Build TinyML models using your mobile phone
You can now build tiny machine learning (TinyML) models that interpret sensor data in realtime, from detecting lions roaring to tracking sheep workouts.
We can now build tiny machine learning (TinyML) models that interpret sensor data in realtime, from detecting lions roaring to tracking sheep workouts. But to get started building these models you need a development board, a cross-compilation toolchain, and knowledge about embedded development. Can't we do better? We already have a very capable device with multiple high-quality sensors in our pockets, and it's the perfect device to build your first TinyML model.

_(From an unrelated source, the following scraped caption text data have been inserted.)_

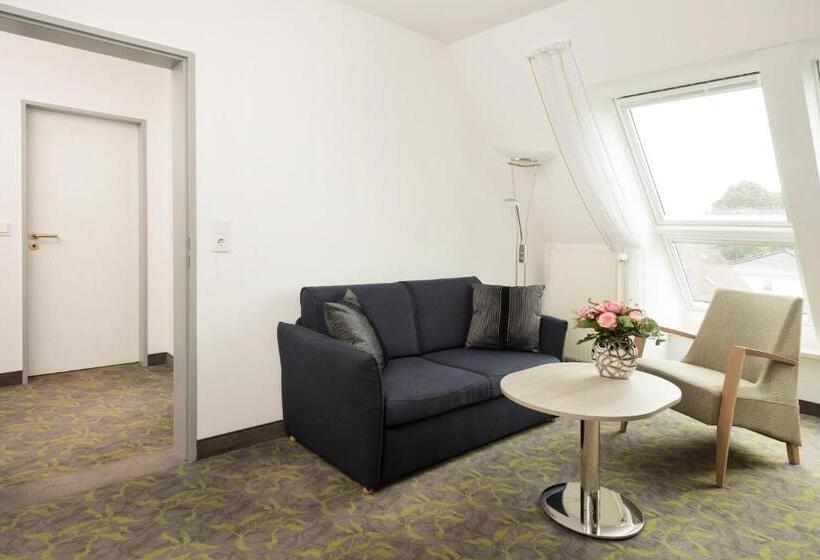 Family Suite, Restaurant Kämper Superior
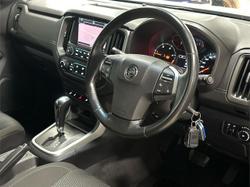 2019 Holden
Colorado LTZ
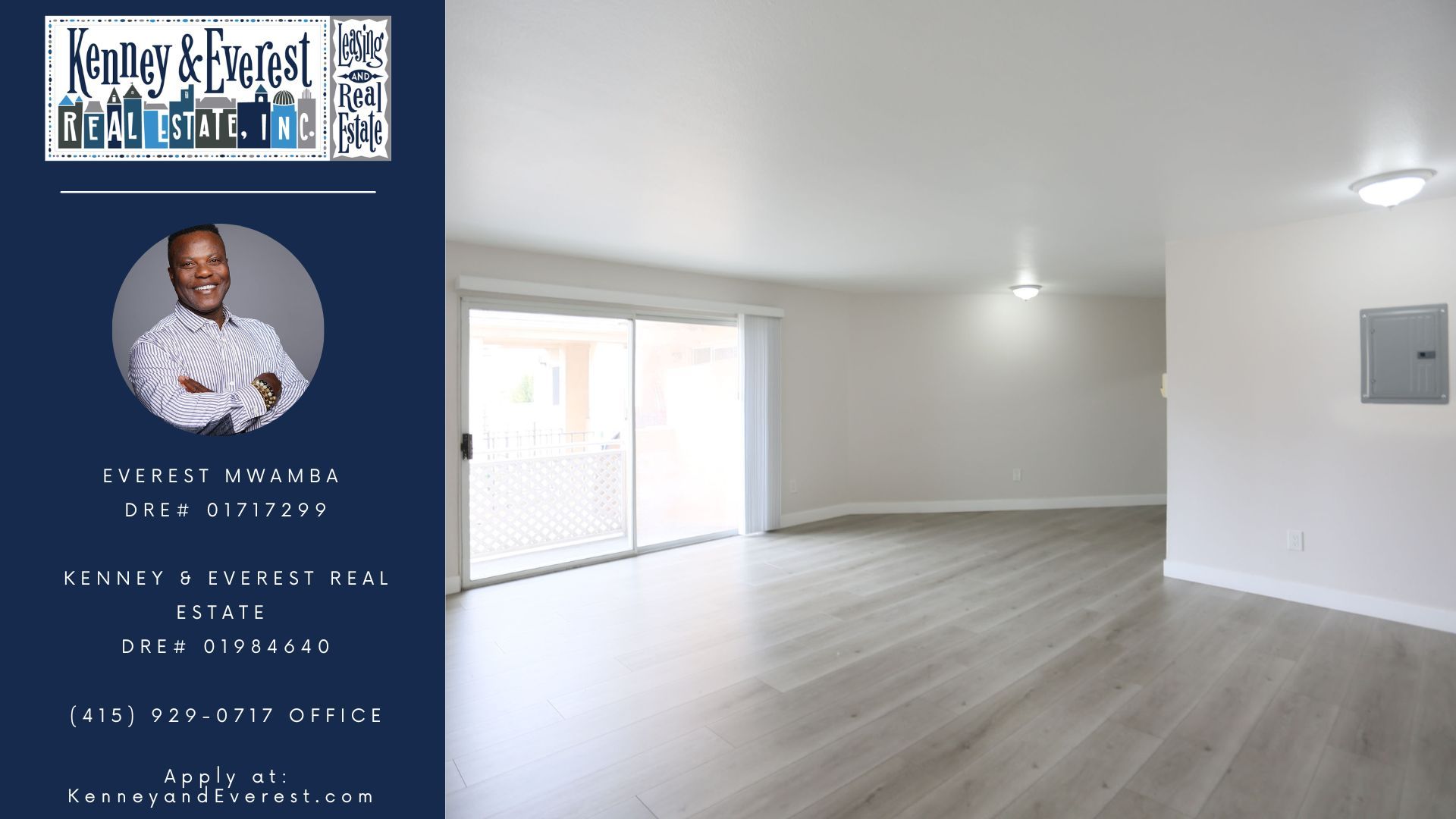 Richmond Apartment: 5400 Highland #2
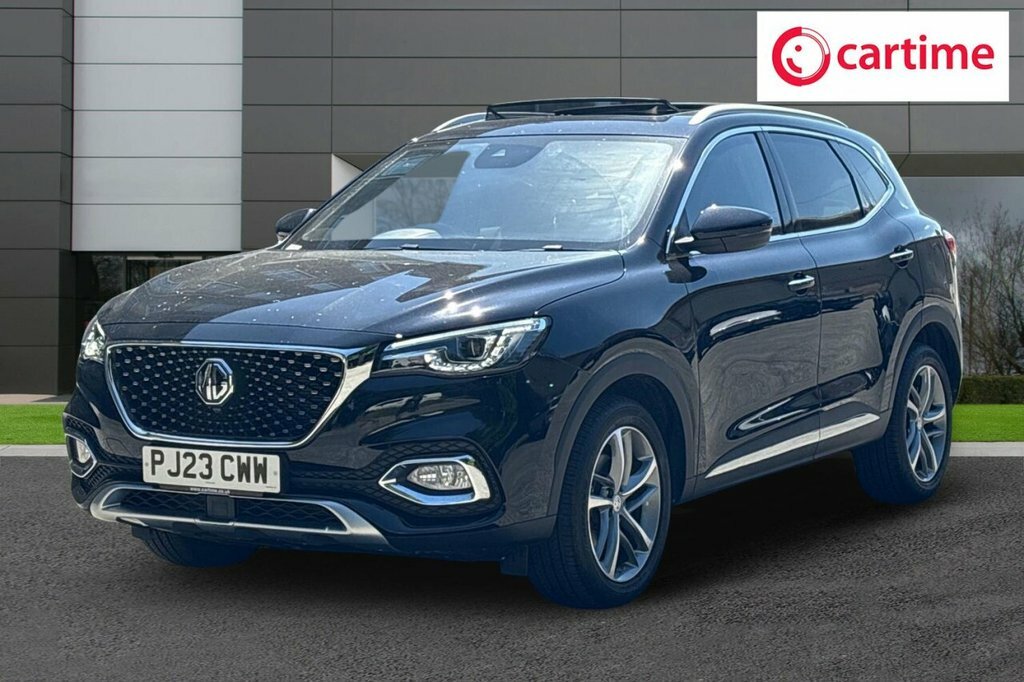 MG HS 1.5L Exclusive Black #6
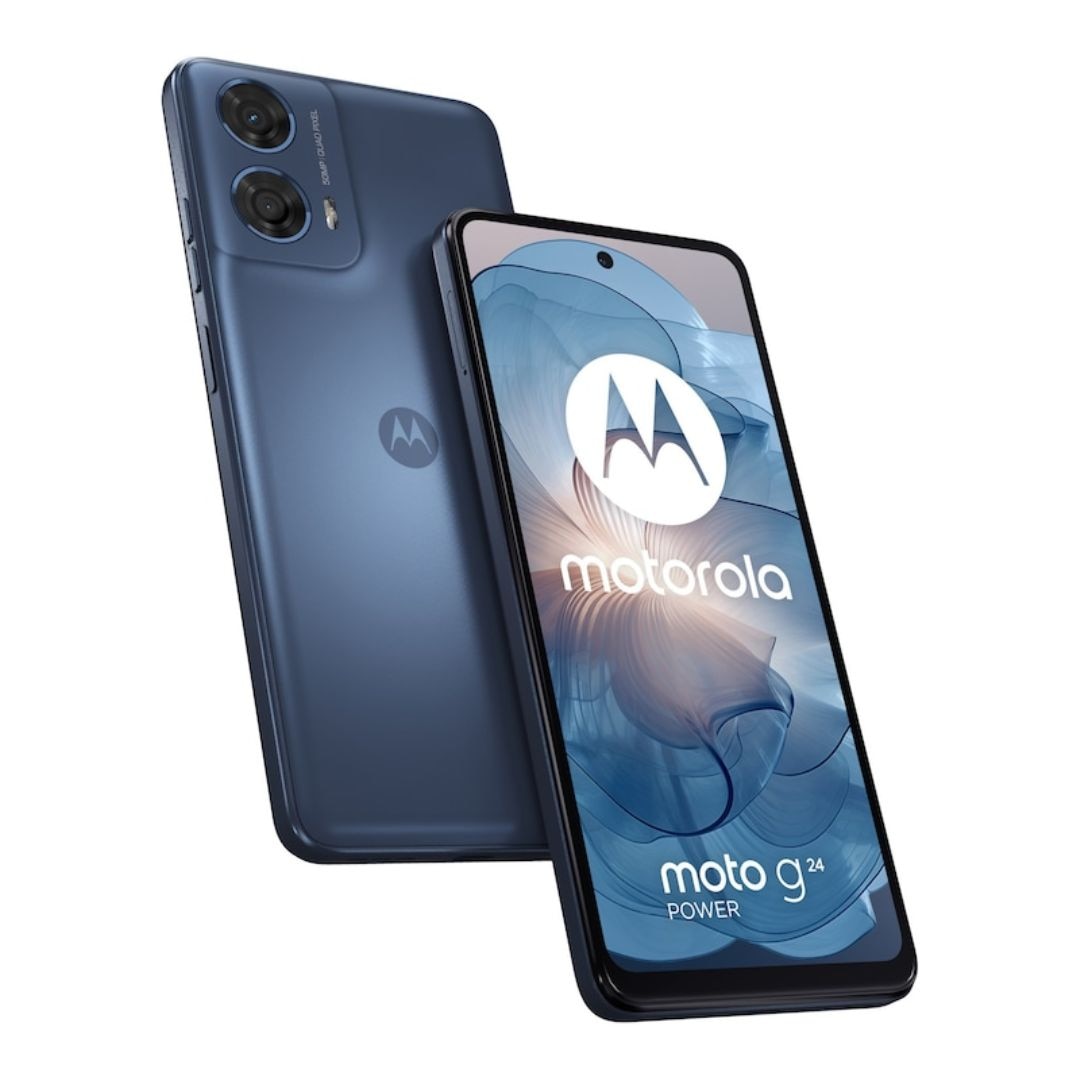 Folie sticla pentru Motorola Moto G24 Power - Full glue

Edge Impulse is a lifecycle tool for TinyML. You connect a device (or a data store) to Edge Impulse, capture raw sensor data, train an ML model, and then generate optimized math that makes the model run on your device again. Usually, we use very constrained microcontrollers for all of this (think: 80MHz processor and 128K RAM), because the ultimate goal is to deploy the trained models back to battery-powered devices. But this is not a necessity: if a model works on a very constrained device, it will also work on a powerful device like your mobile phone.
Paired with the amazing power of the web - you can access sensors directly from JavaScript, and run C++ code through WebAssembly - we can replicate the full training experience on mobile phones without having to install an app. This does not just include data collection, we can now also run the compiled machine learning model on your phone, without the need for an internet connection.
To get started all you need is an Edge Impulse account and a modern smartphone. Then, head over to the Mobile phone tutorial to connect your phone to your Edge Impulse project, and grab your first data samples. Then, follow one of the tutorials to build a gesture recognition system using the accelerometer or to recognize sounds in your house using the microphone. Afterward, you'll have a trained machine learning model that works offline and can detect events on your phone in real-time. And best of all, the same model can be deployed on small embedded devices as well.
We hope this is a great way to introduce you to the wonderful world of TinyML, and can't wait to see what you'll build!